Watch for Frost Warnings

We're not out of danger yet! Monitor weather forecasts and be ready to cover citrus trees with old sheets and blankets, burlap, or frost cloth. Both fruit and the tree itself are susceptible. Wrap the trunk from the base up to its lower branches. Also drape coverage over tender plants such as annual fruits and vegetables, bougainvillea, and hibiscus. It's best if the cover doesn't touch the foliage, so provide a temporary support structure, such as PVC pipe or stakes, if possible.

Transplant Sweet Peas

Sweet peas do best sown from seed in late fall, but if you got too busy to sow, check your local garden store for transplants. Site sweet peas in an eastern exposure where they get morning sun but protection from hot afternoon sun as temperatures heat up in spring. Sweet peas are cool-season flowers, and this will extend their bloom season a bit.

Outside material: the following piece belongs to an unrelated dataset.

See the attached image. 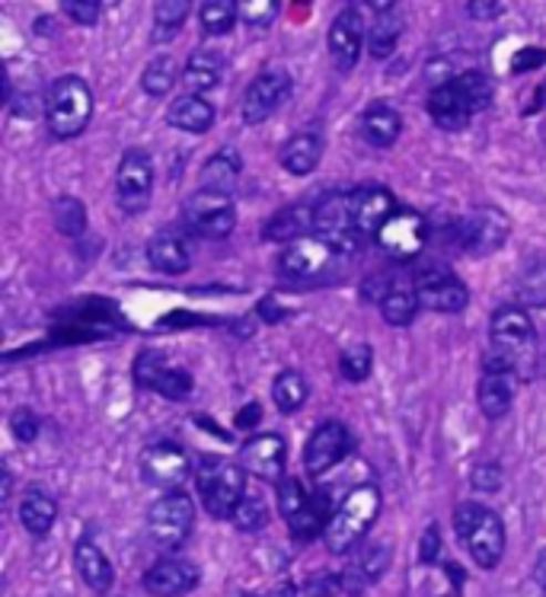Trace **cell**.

Monitor Lawn Watering During Cold Weather

During cold temperatures, grass isn't growing vigorously, so don't waste water on it. Stick a long-handled screwdriver or other soil probe into the grass. It will move easily through moist soil and stop at hard, dry soil. Winter ryegrass should be moist to a depth of 4 to 6 inches, which is how deep its root system grows. Be sure each irrigation reaches that depth to help leach salts beyond the roots.